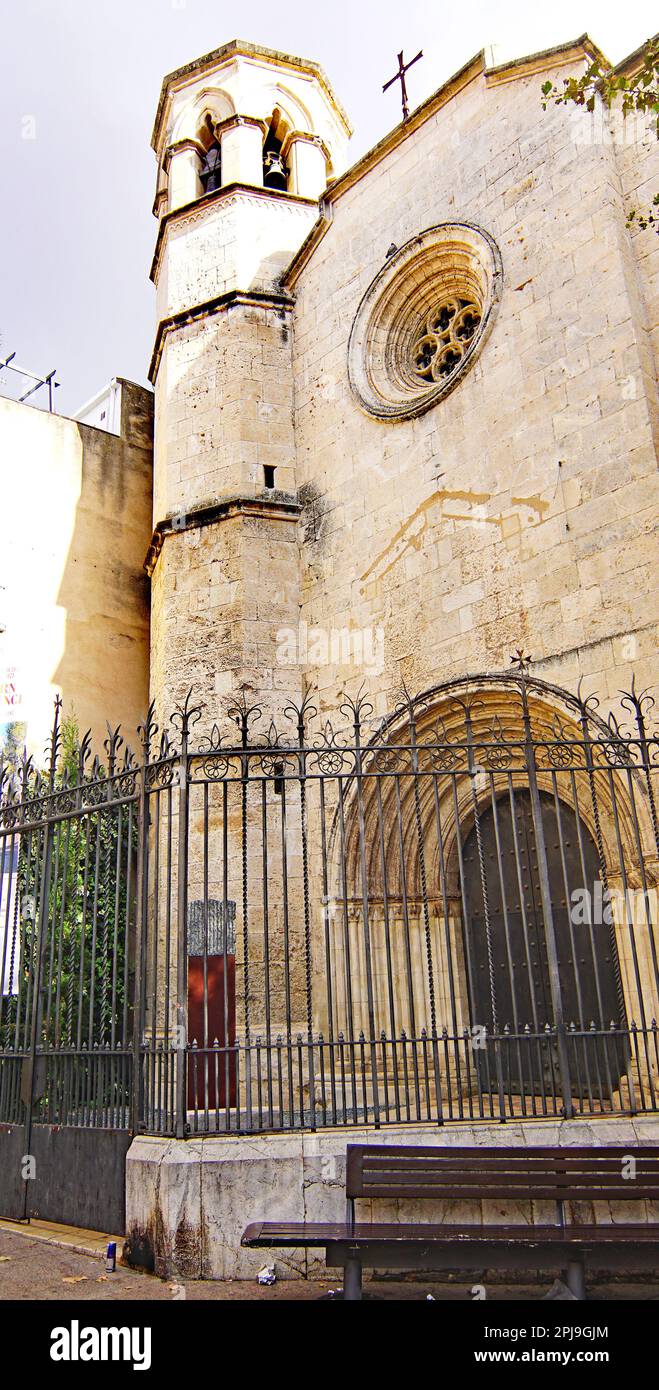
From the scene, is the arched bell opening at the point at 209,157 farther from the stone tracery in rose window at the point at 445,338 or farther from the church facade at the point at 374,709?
the stone tracery in rose window at the point at 445,338

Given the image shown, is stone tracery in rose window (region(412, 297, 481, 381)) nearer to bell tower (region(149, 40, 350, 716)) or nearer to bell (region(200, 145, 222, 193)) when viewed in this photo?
bell tower (region(149, 40, 350, 716))

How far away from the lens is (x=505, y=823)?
787 centimetres

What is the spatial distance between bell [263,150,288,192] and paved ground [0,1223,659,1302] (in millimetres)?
11689

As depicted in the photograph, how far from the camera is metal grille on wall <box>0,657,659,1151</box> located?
4.89m

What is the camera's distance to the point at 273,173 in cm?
1210

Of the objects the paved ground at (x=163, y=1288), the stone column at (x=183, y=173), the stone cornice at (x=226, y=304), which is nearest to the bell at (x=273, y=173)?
the stone column at (x=183, y=173)

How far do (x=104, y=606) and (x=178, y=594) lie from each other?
2055 mm

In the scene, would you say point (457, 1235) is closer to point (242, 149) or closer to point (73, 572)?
point (73, 572)

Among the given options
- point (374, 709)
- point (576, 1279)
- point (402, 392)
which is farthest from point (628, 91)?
point (576, 1279)

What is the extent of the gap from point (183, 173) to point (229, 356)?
3.11m

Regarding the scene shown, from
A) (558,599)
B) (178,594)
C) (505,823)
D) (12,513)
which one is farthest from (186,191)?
(505,823)

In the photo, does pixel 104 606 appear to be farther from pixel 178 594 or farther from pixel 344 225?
pixel 344 225

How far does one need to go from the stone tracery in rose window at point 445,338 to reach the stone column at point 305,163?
335 centimetres
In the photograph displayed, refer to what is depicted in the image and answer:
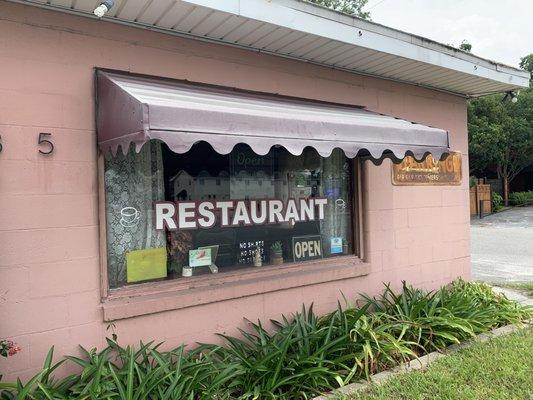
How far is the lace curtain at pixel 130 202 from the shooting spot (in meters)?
3.95

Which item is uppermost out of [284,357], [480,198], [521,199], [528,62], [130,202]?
[528,62]

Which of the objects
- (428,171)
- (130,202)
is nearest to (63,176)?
(130,202)

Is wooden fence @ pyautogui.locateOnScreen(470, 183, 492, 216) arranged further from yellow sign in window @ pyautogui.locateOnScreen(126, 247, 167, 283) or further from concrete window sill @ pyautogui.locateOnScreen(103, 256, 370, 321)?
yellow sign in window @ pyautogui.locateOnScreen(126, 247, 167, 283)

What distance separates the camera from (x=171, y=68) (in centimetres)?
414

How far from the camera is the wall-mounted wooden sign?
592cm

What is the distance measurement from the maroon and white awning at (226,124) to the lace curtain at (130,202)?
0.45 metres

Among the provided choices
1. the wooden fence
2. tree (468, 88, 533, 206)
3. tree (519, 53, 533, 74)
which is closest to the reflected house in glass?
tree (468, 88, 533, 206)

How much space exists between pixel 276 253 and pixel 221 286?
89 centimetres

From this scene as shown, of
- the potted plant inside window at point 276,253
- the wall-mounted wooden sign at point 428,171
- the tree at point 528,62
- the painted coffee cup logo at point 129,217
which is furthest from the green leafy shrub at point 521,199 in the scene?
the painted coffee cup logo at point 129,217

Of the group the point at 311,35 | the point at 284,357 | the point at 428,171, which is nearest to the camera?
the point at 284,357

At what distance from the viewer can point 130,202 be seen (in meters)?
4.07

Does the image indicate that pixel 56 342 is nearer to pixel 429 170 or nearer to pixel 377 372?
pixel 377 372

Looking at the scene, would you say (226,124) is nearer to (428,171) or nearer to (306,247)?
(306,247)

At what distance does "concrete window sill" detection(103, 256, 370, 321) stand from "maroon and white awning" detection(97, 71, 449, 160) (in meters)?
1.25
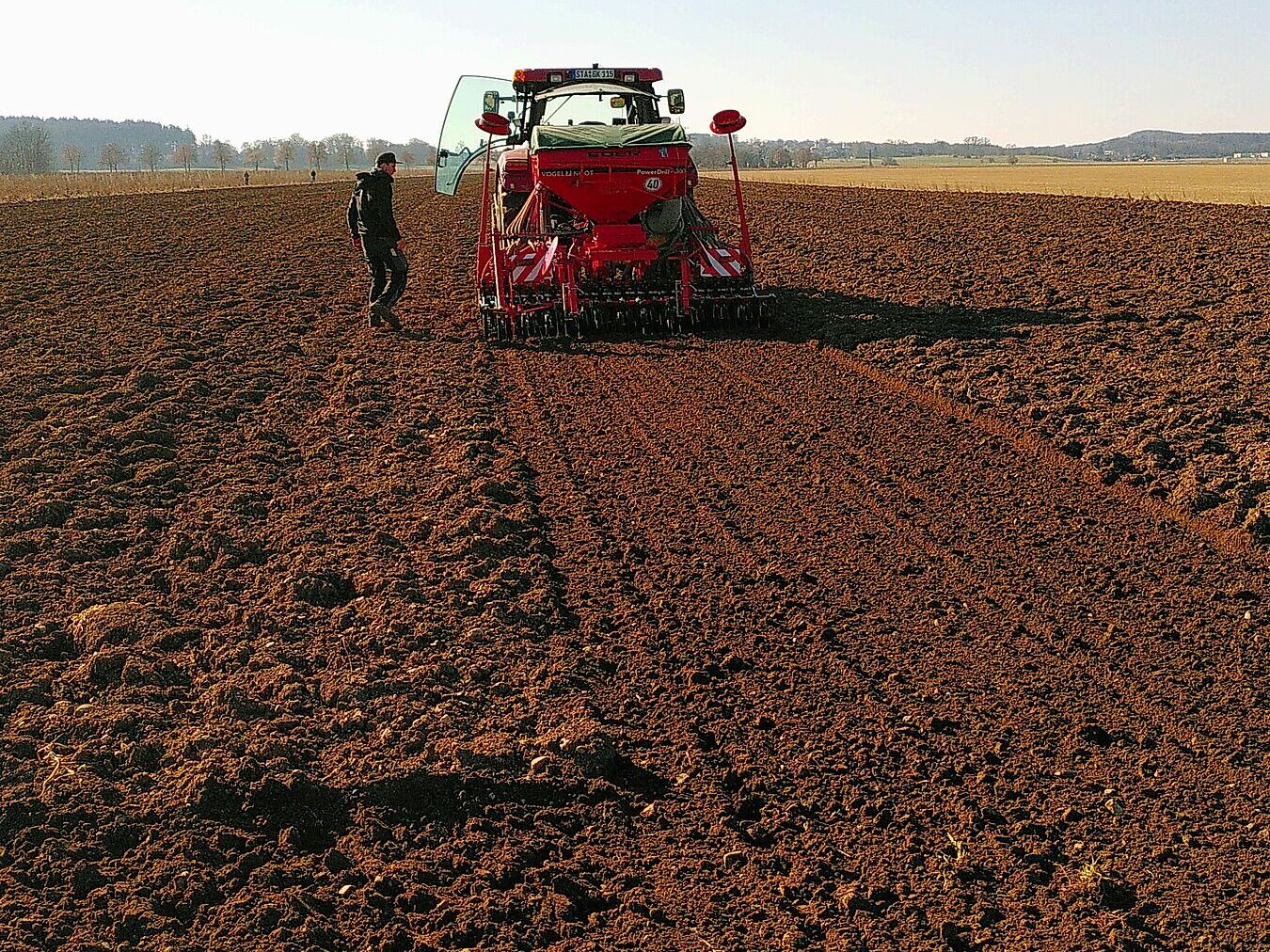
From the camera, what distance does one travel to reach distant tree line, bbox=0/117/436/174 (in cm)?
8800

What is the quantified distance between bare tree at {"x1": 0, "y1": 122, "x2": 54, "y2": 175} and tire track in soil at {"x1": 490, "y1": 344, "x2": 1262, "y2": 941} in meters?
80.6

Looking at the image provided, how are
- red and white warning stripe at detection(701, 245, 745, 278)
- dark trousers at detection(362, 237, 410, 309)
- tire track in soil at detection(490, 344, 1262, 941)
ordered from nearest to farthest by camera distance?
tire track in soil at detection(490, 344, 1262, 941) → red and white warning stripe at detection(701, 245, 745, 278) → dark trousers at detection(362, 237, 410, 309)

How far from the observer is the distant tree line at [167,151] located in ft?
289

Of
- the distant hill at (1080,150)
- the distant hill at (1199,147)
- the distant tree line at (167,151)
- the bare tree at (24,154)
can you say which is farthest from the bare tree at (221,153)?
the distant hill at (1199,147)

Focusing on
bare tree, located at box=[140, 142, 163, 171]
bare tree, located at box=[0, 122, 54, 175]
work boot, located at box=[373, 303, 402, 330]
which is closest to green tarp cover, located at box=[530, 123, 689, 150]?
work boot, located at box=[373, 303, 402, 330]

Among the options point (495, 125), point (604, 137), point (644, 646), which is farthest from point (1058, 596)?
point (495, 125)

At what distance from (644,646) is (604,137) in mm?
7448

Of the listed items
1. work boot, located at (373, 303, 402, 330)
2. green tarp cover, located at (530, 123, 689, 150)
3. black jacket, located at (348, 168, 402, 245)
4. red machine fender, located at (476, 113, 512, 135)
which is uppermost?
red machine fender, located at (476, 113, 512, 135)

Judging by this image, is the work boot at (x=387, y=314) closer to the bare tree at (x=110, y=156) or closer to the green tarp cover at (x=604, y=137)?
the green tarp cover at (x=604, y=137)

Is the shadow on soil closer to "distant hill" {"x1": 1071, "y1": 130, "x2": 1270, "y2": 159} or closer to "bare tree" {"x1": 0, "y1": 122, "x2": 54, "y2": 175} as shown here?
"bare tree" {"x1": 0, "y1": 122, "x2": 54, "y2": 175}

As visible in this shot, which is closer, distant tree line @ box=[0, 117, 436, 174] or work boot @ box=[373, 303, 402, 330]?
work boot @ box=[373, 303, 402, 330]

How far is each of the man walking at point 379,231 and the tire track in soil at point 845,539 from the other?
7.23 ft

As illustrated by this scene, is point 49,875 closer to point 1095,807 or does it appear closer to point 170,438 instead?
point 1095,807

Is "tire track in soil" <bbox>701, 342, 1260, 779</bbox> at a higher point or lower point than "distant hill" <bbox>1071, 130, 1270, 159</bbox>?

============================================================

### Directive
Starting at the line that contains "What distance separates" and ending at the line that contains "0.45 metres", write out only those lines again, requests included, scaling each distance in the answers by 0.8. Round each result to the same number of decimal places as the original, with halves rounded up, and leave the requests unchanged.

### Result of this task
What distance separates the camera from (x=171, y=68) (in centimetres)?
331

How far from the camera is the wall-mounted wooden sign?
474cm

What is the distance measurement from the maroon and white awning at (226,124) to the lace curtain at (130,202)?
0.36 metres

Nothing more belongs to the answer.